| While the author has WAY more knowledge/experience than me on this and so I wonder how he would solve the following issues: Evaluating Constant Expressions - This seems really complicated...if you're working within a translation unit, thats much simplified, but then you're much more limited in what you can do without repeating a lot of code. I wonder how the author solves this. Compile Time Unit Tests - This is already somewhat possible if you can express your test as a macro, which if you add in the first point, then this becomes trivial. Forward Referencing of Declarations - I think there may be a lot of backlash to this one. The main argument against this is that it then changes the compiler from a one-pass to two pass compiler which has its own performance implications. Given the number of people who are trying to compile massive codebases and go as far as parallelizing compilation of translation units, this may be a tough pill for them to swallow. (evaluating constant expressions probably comes with a similar/worse performance hit caveat depending on how its done) Importing Declarations - This is a breaking change...one of the ways I have kind of implemented templating in C is by defining a variable and importing a c file, changing the variable, and then reimporting the same c file. Another thing I've done is define a bunch of things and then import the SQLite C Amalgamation and then add another function (I do this to expose a SQLite internal which isnt exposed via its headers). All of these use cases would break with this change. Are there any thoughts about these issues? Any ways to solve them perhaps? |
You are correct in that the source code to the function being evaluated must be available to the compiler. This can be done with #include. I do it in D with importing the modules with the needed code.

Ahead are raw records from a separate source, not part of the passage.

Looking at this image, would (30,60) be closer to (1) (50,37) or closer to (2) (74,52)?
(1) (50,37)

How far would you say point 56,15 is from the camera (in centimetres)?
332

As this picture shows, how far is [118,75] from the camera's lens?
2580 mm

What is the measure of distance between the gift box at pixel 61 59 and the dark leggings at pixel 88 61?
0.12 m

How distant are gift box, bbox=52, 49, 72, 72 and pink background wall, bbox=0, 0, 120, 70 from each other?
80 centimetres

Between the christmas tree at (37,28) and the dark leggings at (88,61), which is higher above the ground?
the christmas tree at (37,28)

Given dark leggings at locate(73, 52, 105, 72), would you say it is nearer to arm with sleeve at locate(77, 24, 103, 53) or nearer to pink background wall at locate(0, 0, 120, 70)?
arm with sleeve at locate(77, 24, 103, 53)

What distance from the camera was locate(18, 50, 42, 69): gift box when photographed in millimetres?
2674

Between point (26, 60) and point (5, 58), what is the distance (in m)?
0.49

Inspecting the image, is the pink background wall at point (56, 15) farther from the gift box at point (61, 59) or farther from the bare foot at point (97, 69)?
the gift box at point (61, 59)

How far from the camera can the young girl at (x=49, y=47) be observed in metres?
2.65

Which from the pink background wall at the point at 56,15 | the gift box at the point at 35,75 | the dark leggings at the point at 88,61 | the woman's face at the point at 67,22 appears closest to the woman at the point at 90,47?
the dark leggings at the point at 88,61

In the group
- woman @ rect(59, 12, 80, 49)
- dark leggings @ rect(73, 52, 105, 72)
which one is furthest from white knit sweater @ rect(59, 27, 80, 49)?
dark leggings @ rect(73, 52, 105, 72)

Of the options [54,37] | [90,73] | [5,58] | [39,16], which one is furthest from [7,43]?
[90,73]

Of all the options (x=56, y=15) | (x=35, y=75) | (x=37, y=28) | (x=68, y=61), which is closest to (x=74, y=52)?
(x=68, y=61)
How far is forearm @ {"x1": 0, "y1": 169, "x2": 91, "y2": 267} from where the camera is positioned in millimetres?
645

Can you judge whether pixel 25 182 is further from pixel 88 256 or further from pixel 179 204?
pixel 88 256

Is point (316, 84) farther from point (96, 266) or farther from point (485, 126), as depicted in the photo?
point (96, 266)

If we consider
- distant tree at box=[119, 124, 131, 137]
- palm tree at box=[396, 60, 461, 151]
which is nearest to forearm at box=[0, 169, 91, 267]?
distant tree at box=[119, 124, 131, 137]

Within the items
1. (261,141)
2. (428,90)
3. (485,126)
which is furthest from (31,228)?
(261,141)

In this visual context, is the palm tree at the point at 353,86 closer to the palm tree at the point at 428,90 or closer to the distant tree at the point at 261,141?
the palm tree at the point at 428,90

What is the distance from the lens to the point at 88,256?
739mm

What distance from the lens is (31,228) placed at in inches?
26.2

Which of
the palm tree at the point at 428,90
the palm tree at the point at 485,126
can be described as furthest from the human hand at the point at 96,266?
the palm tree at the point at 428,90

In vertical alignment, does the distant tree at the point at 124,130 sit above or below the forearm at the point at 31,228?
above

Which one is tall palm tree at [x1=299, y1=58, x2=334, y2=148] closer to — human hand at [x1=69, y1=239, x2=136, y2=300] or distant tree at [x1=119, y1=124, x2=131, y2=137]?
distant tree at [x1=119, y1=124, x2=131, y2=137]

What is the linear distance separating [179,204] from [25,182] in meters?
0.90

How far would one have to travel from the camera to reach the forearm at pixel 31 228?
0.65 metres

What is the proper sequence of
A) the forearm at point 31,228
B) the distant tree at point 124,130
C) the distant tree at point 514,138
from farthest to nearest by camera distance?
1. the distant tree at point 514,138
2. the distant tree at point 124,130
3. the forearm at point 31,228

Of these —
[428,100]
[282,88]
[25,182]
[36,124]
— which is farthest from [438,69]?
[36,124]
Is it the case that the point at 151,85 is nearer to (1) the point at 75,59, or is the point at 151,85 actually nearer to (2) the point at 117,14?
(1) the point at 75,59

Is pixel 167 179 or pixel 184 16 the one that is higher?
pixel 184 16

> This is already somewhat possible if you can express your test as a macro, which if you add in the first point, then this becomes trivial.

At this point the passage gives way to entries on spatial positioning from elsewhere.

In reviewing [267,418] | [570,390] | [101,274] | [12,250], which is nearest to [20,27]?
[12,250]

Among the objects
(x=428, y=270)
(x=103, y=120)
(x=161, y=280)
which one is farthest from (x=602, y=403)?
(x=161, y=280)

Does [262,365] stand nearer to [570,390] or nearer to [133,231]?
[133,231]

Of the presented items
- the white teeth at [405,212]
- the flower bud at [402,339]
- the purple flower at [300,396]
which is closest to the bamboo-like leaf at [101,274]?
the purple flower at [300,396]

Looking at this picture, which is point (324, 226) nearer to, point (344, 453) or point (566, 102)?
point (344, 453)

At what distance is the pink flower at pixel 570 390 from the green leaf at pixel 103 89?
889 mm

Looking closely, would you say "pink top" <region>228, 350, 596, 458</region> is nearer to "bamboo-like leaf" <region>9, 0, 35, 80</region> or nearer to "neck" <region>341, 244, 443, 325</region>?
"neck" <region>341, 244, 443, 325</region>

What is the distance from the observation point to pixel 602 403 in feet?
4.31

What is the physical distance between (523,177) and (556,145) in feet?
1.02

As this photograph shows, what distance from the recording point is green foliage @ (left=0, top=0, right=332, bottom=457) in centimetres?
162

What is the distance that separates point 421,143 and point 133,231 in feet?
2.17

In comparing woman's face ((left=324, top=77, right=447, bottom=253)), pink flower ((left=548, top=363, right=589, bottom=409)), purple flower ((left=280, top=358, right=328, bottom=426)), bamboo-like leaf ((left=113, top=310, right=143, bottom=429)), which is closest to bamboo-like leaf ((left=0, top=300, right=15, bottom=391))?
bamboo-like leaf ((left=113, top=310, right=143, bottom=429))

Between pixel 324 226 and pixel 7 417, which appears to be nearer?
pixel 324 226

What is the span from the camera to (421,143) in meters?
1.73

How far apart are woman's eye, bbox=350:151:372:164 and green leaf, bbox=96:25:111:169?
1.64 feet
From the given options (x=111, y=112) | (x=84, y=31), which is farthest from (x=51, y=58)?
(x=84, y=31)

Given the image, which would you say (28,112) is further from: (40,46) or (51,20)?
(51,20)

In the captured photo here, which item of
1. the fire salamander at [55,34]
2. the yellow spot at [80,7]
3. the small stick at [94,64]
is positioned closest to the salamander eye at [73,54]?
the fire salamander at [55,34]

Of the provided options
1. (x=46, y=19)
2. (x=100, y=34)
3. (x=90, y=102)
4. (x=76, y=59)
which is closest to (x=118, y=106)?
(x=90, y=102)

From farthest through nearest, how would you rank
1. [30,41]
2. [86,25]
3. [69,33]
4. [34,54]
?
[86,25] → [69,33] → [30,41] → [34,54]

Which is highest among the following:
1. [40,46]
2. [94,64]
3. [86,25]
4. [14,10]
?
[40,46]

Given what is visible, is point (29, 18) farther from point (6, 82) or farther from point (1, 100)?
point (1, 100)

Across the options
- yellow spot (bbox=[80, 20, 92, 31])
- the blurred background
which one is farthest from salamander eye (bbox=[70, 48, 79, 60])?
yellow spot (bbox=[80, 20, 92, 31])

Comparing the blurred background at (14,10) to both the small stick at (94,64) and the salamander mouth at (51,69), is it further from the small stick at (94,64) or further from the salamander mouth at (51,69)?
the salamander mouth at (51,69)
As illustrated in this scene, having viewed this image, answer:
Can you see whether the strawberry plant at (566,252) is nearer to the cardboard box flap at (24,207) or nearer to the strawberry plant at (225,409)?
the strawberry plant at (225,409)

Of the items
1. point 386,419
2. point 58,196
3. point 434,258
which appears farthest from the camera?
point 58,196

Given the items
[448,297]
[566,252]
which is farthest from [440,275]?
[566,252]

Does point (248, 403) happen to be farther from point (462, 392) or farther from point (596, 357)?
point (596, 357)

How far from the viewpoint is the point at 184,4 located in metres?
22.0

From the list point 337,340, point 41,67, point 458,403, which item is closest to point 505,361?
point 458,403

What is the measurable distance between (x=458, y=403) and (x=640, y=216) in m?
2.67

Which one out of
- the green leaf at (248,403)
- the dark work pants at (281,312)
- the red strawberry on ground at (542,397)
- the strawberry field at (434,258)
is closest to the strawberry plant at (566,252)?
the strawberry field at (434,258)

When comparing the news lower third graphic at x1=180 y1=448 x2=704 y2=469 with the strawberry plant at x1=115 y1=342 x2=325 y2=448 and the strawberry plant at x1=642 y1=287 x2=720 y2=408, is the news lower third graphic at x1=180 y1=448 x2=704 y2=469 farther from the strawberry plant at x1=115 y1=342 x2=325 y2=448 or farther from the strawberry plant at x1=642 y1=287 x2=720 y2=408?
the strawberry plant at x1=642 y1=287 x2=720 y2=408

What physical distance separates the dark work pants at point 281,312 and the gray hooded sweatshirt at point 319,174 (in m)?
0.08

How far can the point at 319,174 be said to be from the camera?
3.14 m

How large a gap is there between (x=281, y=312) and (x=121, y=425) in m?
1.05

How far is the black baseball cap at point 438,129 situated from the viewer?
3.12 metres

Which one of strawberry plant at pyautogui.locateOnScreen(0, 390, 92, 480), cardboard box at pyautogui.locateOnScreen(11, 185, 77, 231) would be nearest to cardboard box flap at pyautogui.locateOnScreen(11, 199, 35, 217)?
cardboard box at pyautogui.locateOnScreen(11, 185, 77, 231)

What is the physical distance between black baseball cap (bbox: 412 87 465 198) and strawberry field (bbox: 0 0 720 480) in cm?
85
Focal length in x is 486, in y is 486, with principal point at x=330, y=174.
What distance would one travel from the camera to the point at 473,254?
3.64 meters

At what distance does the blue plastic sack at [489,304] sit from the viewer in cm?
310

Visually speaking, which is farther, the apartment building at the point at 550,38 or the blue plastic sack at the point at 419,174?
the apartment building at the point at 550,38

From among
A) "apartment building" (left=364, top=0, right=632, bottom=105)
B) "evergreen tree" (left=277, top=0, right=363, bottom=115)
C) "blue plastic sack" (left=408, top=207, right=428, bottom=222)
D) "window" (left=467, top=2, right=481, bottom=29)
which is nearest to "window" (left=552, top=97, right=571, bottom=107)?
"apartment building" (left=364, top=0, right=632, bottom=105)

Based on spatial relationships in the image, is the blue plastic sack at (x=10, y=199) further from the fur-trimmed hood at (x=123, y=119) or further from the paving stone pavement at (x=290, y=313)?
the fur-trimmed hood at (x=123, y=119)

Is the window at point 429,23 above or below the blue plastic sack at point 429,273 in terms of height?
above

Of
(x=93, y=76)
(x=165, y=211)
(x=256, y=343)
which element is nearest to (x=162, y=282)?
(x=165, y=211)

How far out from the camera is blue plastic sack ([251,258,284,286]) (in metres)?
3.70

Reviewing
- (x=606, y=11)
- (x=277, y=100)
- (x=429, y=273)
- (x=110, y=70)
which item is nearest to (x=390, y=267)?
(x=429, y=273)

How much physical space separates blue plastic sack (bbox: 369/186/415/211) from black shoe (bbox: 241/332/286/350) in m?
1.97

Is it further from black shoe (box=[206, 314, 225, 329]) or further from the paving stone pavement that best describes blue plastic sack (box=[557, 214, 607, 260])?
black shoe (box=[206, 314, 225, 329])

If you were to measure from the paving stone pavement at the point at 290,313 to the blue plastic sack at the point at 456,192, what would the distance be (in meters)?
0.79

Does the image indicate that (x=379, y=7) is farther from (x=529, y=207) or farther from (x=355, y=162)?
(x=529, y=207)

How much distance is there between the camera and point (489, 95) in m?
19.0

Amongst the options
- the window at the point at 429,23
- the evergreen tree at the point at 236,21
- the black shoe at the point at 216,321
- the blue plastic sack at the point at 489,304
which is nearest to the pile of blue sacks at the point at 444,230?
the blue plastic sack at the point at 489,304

Expressing the test as a macro doesn't work when you want to test the function. The example I gave was trivial to make it easy to understand. Actual use can be far more complex.
> Performance
D is faster at compiling than C compilers, mainly because:
1. the C preprocessor is a hopeless pig with its required multiple passes. I know, I implemented it from scratch multiple times. The C preprocessor was an excellent design choice when it was invented. Today it is a fossil. I'm still in awe of why C++ has never gotten around to deprecating it.
2. D uses import rather than #include. This is just way, way faster, as the .h files don't need to be compiled over and over and over and over and over ...

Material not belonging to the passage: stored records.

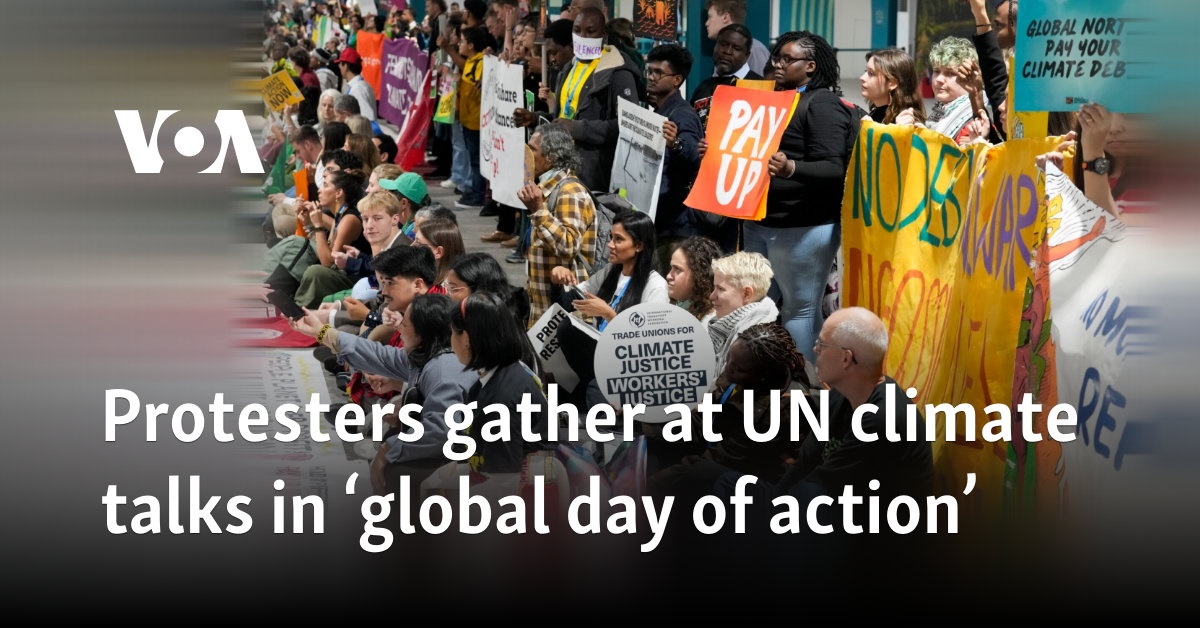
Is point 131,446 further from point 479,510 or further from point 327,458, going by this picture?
point 327,458

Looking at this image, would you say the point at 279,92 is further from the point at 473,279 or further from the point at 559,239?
the point at 473,279

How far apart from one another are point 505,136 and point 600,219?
3.27 m

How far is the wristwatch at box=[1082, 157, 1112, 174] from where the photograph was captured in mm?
4168

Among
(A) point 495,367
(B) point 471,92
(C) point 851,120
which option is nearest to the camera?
(A) point 495,367

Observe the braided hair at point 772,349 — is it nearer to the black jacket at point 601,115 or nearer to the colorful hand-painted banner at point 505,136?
the black jacket at point 601,115

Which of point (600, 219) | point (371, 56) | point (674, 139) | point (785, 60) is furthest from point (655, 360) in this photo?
point (371, 56)

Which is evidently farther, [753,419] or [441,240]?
[441,240]

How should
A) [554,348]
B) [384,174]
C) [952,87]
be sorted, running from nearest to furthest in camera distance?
[554,348]
[952,87]
[384,174]

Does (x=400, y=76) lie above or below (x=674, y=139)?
below

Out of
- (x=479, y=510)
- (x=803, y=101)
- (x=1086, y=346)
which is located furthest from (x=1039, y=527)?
(x=803, y=101)

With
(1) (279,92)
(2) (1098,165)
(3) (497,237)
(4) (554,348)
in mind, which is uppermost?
(2) (1098,165)

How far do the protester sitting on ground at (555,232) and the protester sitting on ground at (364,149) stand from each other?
302 cm

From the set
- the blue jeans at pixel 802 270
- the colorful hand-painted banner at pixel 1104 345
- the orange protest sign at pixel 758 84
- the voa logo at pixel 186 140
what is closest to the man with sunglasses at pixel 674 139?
the orange protest sign at pixel 758 84

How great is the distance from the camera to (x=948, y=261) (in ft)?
17.9
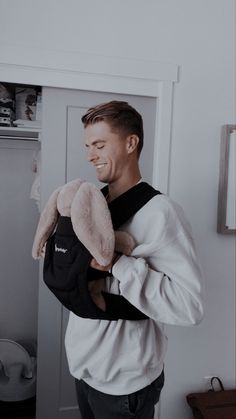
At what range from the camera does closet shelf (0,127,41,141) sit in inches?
64.9

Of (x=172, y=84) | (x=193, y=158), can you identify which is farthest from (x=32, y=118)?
(x=193, y=158)

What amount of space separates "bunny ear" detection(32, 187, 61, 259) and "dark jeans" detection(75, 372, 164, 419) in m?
0.44

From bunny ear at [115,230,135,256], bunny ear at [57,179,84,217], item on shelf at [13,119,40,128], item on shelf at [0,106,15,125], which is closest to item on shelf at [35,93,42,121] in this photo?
item on shelf at [13,119,40,128]

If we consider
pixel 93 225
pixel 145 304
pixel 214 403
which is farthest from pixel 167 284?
pixel 214 403

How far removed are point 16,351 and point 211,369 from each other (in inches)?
41.9

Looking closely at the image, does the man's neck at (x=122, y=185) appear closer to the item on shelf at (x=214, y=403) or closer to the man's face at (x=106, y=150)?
the man's face at (x=106, y=150)

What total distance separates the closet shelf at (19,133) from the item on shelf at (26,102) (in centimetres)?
9

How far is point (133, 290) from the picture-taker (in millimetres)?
783

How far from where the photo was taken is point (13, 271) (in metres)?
1.96

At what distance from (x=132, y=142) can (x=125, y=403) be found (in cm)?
72

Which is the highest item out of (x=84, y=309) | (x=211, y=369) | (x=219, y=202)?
(x=219, y=202)

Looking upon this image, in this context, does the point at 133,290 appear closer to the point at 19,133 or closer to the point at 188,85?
the point at 188,85

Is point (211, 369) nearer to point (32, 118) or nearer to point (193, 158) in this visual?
point (193, 158)

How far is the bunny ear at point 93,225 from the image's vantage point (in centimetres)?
77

D's strategy is to separate the parse from the semantic analysis. I suppose it is a hair slower, but it also doesn't have to recompile the duplicate declarations and fold them into one.
Compile time function execution can be a bottleneck, sure, but that (of course) depends on how heavily it is used. I tend to use it with a light touch and the performance is fine. If you implement a compiler using it (as people have done!) it can be slow.
> one of the ways I have kind of implemented templating in C is by defining a variable and importing a c file, changing the variable, and then reimporting the same c file. Another thing I've done is define a bunch of things and then import the SQLite C Amalgamation and then add another function (I do this to expose a SQLite internal which isnt exposed via its headers). All of these use cases would break with this change.
I am not suggesting removing #include for C. The import thing would be additive.
> Are there any thoughts about these issues?
If you're using hacks to do templating in C, you've outgrown the language and need a more powerful one. D has top shelf metaprogramming - and as usual, other template languages are following in D's path.